##### ROWS #####

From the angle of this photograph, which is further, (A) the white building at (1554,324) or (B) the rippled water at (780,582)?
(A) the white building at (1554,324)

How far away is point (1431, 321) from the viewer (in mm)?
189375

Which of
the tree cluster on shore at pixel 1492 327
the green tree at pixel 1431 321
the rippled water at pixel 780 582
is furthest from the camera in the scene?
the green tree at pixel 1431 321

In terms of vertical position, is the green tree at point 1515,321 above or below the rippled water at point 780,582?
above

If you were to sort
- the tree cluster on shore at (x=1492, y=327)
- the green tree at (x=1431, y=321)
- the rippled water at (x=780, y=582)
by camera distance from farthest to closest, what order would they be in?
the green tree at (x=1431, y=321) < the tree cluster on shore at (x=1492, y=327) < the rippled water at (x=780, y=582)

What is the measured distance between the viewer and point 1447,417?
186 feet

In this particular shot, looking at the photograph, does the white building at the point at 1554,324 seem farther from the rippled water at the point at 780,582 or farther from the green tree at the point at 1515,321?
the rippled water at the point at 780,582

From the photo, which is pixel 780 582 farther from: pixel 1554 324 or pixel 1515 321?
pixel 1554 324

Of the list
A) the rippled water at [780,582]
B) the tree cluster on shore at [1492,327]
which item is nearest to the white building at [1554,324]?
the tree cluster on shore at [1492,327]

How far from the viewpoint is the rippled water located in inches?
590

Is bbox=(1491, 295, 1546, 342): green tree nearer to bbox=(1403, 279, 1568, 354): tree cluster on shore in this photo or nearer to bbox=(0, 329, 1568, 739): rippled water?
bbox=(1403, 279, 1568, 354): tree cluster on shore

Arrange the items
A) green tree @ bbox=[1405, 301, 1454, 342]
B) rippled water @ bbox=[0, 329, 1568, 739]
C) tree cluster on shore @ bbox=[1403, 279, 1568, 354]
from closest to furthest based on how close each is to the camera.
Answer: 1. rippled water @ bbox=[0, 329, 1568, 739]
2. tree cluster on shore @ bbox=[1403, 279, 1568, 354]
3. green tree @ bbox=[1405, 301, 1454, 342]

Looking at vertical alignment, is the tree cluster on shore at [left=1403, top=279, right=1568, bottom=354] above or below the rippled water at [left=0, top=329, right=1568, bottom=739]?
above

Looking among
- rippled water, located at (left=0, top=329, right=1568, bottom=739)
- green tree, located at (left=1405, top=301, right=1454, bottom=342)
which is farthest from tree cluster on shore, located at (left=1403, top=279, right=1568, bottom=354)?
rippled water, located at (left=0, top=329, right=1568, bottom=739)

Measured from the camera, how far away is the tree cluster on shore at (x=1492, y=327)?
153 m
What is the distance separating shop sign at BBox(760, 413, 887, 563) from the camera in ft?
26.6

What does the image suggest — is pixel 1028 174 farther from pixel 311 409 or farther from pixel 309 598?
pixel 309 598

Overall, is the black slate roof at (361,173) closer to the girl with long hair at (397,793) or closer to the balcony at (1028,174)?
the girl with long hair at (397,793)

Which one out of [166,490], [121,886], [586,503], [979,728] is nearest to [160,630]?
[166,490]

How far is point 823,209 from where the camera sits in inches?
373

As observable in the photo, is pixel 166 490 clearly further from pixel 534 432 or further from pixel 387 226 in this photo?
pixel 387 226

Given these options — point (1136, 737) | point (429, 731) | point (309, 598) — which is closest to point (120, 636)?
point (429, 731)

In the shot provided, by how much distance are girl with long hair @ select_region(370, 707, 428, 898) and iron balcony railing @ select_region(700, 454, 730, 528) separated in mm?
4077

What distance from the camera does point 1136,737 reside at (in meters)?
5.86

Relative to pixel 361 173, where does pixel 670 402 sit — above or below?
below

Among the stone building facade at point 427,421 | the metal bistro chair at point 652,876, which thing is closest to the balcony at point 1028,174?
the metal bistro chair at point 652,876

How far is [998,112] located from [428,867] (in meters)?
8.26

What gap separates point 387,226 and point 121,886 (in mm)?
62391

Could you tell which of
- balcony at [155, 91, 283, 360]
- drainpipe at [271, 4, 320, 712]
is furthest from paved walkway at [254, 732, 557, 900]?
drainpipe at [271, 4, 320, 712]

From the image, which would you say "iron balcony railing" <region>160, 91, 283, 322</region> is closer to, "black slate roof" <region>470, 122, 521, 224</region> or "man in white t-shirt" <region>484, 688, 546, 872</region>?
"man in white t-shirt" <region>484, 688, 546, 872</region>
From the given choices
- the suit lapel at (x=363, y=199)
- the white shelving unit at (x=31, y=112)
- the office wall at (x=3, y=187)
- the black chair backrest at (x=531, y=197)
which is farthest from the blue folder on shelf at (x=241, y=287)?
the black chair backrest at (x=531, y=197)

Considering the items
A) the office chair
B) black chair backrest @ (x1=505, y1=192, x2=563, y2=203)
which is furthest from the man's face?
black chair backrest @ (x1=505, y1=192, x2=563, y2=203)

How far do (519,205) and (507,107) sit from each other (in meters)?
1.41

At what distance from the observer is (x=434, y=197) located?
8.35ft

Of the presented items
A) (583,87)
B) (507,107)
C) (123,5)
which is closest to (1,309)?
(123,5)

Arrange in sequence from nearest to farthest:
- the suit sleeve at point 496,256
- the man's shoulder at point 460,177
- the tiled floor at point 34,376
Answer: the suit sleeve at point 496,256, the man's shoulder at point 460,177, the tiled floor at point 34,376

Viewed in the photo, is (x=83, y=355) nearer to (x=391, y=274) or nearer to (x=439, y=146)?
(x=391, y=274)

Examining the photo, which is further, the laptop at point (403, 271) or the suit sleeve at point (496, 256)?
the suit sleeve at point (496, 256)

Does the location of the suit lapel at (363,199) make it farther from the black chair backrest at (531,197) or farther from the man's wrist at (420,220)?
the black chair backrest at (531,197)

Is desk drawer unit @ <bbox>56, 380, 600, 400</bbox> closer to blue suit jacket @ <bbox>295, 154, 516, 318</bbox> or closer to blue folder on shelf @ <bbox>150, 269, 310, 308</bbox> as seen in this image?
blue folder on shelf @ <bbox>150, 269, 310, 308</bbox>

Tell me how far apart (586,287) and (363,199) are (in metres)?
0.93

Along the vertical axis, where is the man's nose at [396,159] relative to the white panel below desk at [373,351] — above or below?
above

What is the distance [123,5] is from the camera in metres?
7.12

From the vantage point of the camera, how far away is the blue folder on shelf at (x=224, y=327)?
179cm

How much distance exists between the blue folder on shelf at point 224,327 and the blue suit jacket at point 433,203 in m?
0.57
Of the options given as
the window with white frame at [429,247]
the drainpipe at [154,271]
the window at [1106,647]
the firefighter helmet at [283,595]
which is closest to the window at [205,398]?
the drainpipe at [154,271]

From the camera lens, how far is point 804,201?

#####

**EXERCISE BRIEF:** Copy out all of the material above word for word, keeping every line in its original order.

**SOLUTION TO THE EXERCISE:**
From the angle of this photograph, which is further, (A) the white building at (1554,324) or (B) the rippled water at (780,582)?
(A) the white building at (1554,324)

How far away is point (1431, 321) from the viewer (in mm)?
189375

Which of
the tree cluster on shore at pixel 1492 327
the green tree at pixel 1431 321
the rippled water at pixel 780 582
is furthest from the camera in the scene?
the green tree at pixel 1431 321

In terms of vertical position, is the green tree at point 1515,321 above or below the rippled water at point 780,582?
above

If you were to sort
- the tree cluster on shore at (x=1492, y=327)
- the green tree at (x=1431, y=321)
- the rippled water at (x=780, y=582)
by camera distance from farthest to closest, what order would they be in?
the green tree at (x=1431, y=321) < the tree cluster on shore at (x=1492, y=327) < the rippled water at (x=780, y=582)

What is the measured distance between the viewer and point 1447,417?
186 feet

In this particular shot, looking at the photograph, does the white building at the point at 1554,324 seem farther from the rippled water at the point at 780,582 or farther from the green tree at the point at 1515,321?
the rippled water at the point at 780,582

From the photo, which is pixel 780 582 farther from: pixel 1554 324 or pixel 1515 321?
pixel 1554 324

Of the list
A) the rippled water at [780,582]
B) the tree cluster on shore at [1492,327]
which item is nearest to the white building at [1554,324]?
the tree cluster on shore at [1492,327]

How far from the viewpoint is the rippled water located in inches?
590

Is bbox=(1491, 295, 1546, 342): green tree nearer to bbox=(1403, 279, 1568, 354): tree cluster on shore in this photo or nearer to bbox=(0, 329, 1568, 739): rippled water?
bbox=(1403, 279, 1568, 354): tree cluster on shore

Arrange the items
A) green tree @ bbox=[1405, 301, 1454, 342]
B) rippled water @ bbox=[0, 329, 1568, 739]
C) tree cluster on shore @ bbox=[1403, 279, 1568, 354]
from closest to furthest based on how close each is to the camera.
Answer: 1. rippled water @ bbox=[0, 329, 1568, 739]
2. tree cluster on shore @ bbox=[1403, 279, 1568, 354]
3. green tree @ bbox=[1405, 301, 1454, 342]

Looking at vertical alignment, is the tree cluster on shore at [left=1403, top=279, right=1568, bottom=354] above or below the rippled water at [left=0, top=329, right=1568, bottom=739]?
above

Looking among
- rippled water, located at (left=0, top=329, right=1568, bottom=739)
- green tree, located at (left=1405, top=301, right=1454, bottom=342)
which is farthest from tree cluster on shore, located at (left=1403, top=279, right=1568, bottom=354)?
rippled water, located at (left=0, top=329, right=1568, bottom=739)

Measured from the camera, how far away is the tree cluster on shore at (x=1492, y=327)?
153 m
What is the distance separating shop sign at BBox(760, 413, 887, 563) from the camera in ft?
26.6

What does the image suggest — is pixel 1028 174 farther from pixel 311 409 or farther from pixel 309 598?
pixel 309 598

Overall, is the black slate roof at (361,173) closer to the girl with long hair at (397,793) or closer to the balcony at (1028,174)?
the girl with long hair at (397,793)

Which one out of [166,490], [121,886], [586,503], [979,728] is nearest to [160,630]?
[166,490]

How far is point 823,209 from where the camera sits in inches?
373

As observable in the photo, is pixel 166 490 clearly further from pixel 534 432 or further from pixel 387 226 in this photo?
pixel 387 226

Given these options — point (1136, 737) | point (429, 731) | point (309, 598) — which is closest to point (120, 636)?
point (429, 731)

In the shot provided, by how much distance are girl with long hair @ select_region(370, 707, 428, 898) and iron balcony railing @ select_region(700, 454, 730, 528) separated in mm?
4077

What distance from the camera does point 1136,737 reside at (in meters)?
5.86

Relative to pixel 361 173, where does pixel 670 402 sit — above or below?
below

Among the stone building facade at point 427,421 | the metal bistro chair at point 652,876, which thing is closest to the balcony at point 1028,174?
the metal bistro chair at point 652,876

How far is [998,112] located from [428,867] (in meters)?
8.26

What gap separates point 387,226 and point 121,886 (in mm)?
62391

Could you tell which of
- balcony at [155, 91, 283, 360]
- drainpipe at [271, 4, 320, 712]
is furthest from paved walkway at [254, 732, 557, 900]?
drainpipe at [271, 4, 320, 712]

From the image, which would you say "iron balcony railing" <region>160, 91, 283, 322</region> is closer to, "black slate roof" <region>470, 122, 521, 224</region> or "man in white t-shirt" <region>484, 688, 546, 872</region>?
"man in white t-shirt" <region>484, 688, 546, 872</region>
From the given choices
- the suit lapel at (x=363, y=199)
- the white shelving unit at (x=31, y=112)
- the office wall at (x=3, y=187)
- the black chair backrest at (x=531, y=197)
which is farthest from the blue folder on shelf at (x=241, y=287)?
the black chair backrest at (x=531, y=197)

Considering the items
A) the office chair
B) black chair backrest @ (x1=505, y1=192, x2=563, y2=203)
which is furthest from the man's face?
black chair backrest @ (x1=505, y1=192, x2=563, y2=203)

How far do (519,205) and (507,107) sit from each other (in meters)?
1.41

At what distance from the observer is (x=434, y=197) located?
8.35ft

Of the presented items
A) (583,87)
B) (507,107)
C) (123,5)
which is closest to (1,309)?
(123,5)

Arrange in sequence from nearest to farthest:
- the suit sleeve at point 496,256
- the man's shoulder at point 460,177
- the tiled floor at point 34,376
Answer: the suit sleeve at point 496,256, the man's shoulder at point 460,177, the tiled floor at point 34,376

Viewed in the photo, is (x=83, y=355) nearer to (x=391, y=274) or nearer to (x=439, y=146)?
(x=391, y=274)

Examining the photo, which is further, the laptop at point (403, 271) or the suit sleeve at point (496, 256)?
the suit sleeve at point (496, 256)

Does the location of the suit lapel at (363,199) make it farther from the black chair backrest at (531,197) or farther from the man's wrist at (420,220)?
the black chair backrest at (531,197)

Is desk drawer unit @ <bbox>56, 380, 600, 400</bbox> closer to blue suit jacket @ <bbox>295, 154, 516, 318</bbox> or closer to blue folder on shelf @ <bbox>150, 269, 310, 308</bbox> as seen in this image?
blue folder on shelf @ <bbox>150, 269, 310, 308</bbox>

Tell me how far apart (586,287) and (363,199) are (in metres)?
0.93

Along the vertical axis, where is the man's nose at [396,159] relative to the white panel below desk at [373,351] — above or below?
above

What is the distance [123,5] is from the camera in metres?
7.12

From the vantage point of the camera, how far away is the blue folder on shelf at (x=224, y=327)?
179cm

How much distance exists between the blue folder on shelf at point 224,327 and the blue suit jacket at point 433,203 in m?
0.57
Of the options given as
the window with white frame at [429,247]
the drainpipe at [154,271]
the window at [1106,647]
the firefighter helmet at [283,595]
which is closest to the window at [205,398]?
the drainpipe at [154,271]

From the camera lens, how far is point 804,201?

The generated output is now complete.